The primary long-term objective of this study is to understand the mechanism by which cells (i.e. bacteria, mitochondria and chloroplasts) synthesize ATP. The system of choice for this study is the F1-Fo ATPase of E. coli. Of secondary interest is to learn about the various aspects of assembly of this multi-subunit, membrane-bound enzyme. This study proposes to focus on two subunits, which seem to be instrumental in two of the most interesting aspects of the enzyme. First is the alpha subunit, which seems to be involved in a proton channel through the membrane. This channel allows a proton gradient to drive net ATP synthesis. Second is the epsilon subunit, which is involved in the physical linkage of the membrane-bound subunits and the catalytic subunits, and in the regulation of the latter. The mechanism of any F1-Fo ATPase is relevant to (if not identical with) the mitochondrial enzyme, and hence, to the human condition, e.g. heart disease. Furthermore, this proton channel is probably related to the various ion pumps and channels which account for much of membrane biology. Specifically, this study aims to identify amino acid residues important or essential for the conduction of protons across the membrane. Recent evidence suggests that the carboxy-terminus of the alpha subunit is involved in this function. Individual amino acids in the E. coli protein, in particular those conserved among mitochondrial and chloroplast enzymes, will be replaced by other amino acids through a site-specific mutagenesis technique (cassette mutagenesis). The effect of mutations on growth properties of the cells, as well as the enzymatic properties of isolated membranes and proteins will be tested. The second specific aim involves mutagenesis of unc C, the gene for the epsilon subunit. A plasmid containing the entire gene will be subjected to in vitro mutagenesis and then used to transform cells unable to produce an epsilon subunit. Transformants will be screened for the inability to grow an succinate as the sole carbon source. Potentially, several types of mutations will arise: Those which diminish binding of F1 to the membrane but impair the functioning of the enzyme. Such studies intend to locate functions to specific domains of the epsilon subunit, and these domains can later be subjected to site-specific mutagenesis in order to probe more carefully structure-function relationships in this enzyme.

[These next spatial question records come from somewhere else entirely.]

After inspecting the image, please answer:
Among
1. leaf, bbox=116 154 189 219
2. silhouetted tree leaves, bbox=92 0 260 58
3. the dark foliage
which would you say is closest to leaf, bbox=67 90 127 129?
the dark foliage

本研究的主要长期目标是了解 细胞（即细菌、线粒体和 叶绿体）合成 ATP。 本研究选择的系统 是大肠杆菌的 F1-Fo ATP 酶。 次要的兴趣是学习 关于这个多子单元组装的各个方面， 膜结合酶。 本研究建议重点关注两个 亚单位，这似乎在两个最重要的方面发挥了作用 酶的有趣方面。 首先是α亚基， 它似乎涉及通过质子通道 膜。 该通道允许质子梯度驱动网络 ATP 合成。 第二个是 epsilon 亚基，它参与 膜结合亚基的物理连接 催化亚基，以及后者的调节。 这 任何 F1-Fo ATPase 的机制都与（如果不相同）相关 与）线粒体酶，因此，对人类 条件，例如 心脏病。 此外，该质子通道是 可能与各种离子泵和通道有关 占膜生物学的大部分。 具体而言，本研究 旨在鉴定重要或必需的氨基酸残基 质子跨膜传导。 最近的证据 表明α亚基的羧基末端是 参与这个功能。 大肠杆菌中的单个氨基酸 蛋白质，特别是线粒体和线粒体中保守的蛋白质 叶绿体酶，会被其他氨基酸取代 通过位点特异性诱变技术（盒式 诱变）。 突变对生长特性的影响 细胞，以及分离的酶特性 将测试膜和蛋白质。 第二个具体目标 涉及 unc C（ε 亚基基因）的诱变。 含有完整基因的质粒将在体外进行 诱变，然后用于转化不能产生 ε 亚基。 将筛选转化体是否无能力 生长琥珀酸盐作为唯一的碳源。 潜在地， 将会出现几种类型的突变： F1 与膜结合但损害膜的功能 酶。 此类研究旨在将功能定位到特定的 epsilon 亚基的结构域，这些结构域稍后可以 进行定点诱变以探测更多 仔细研究这种酶的结构与功能关系。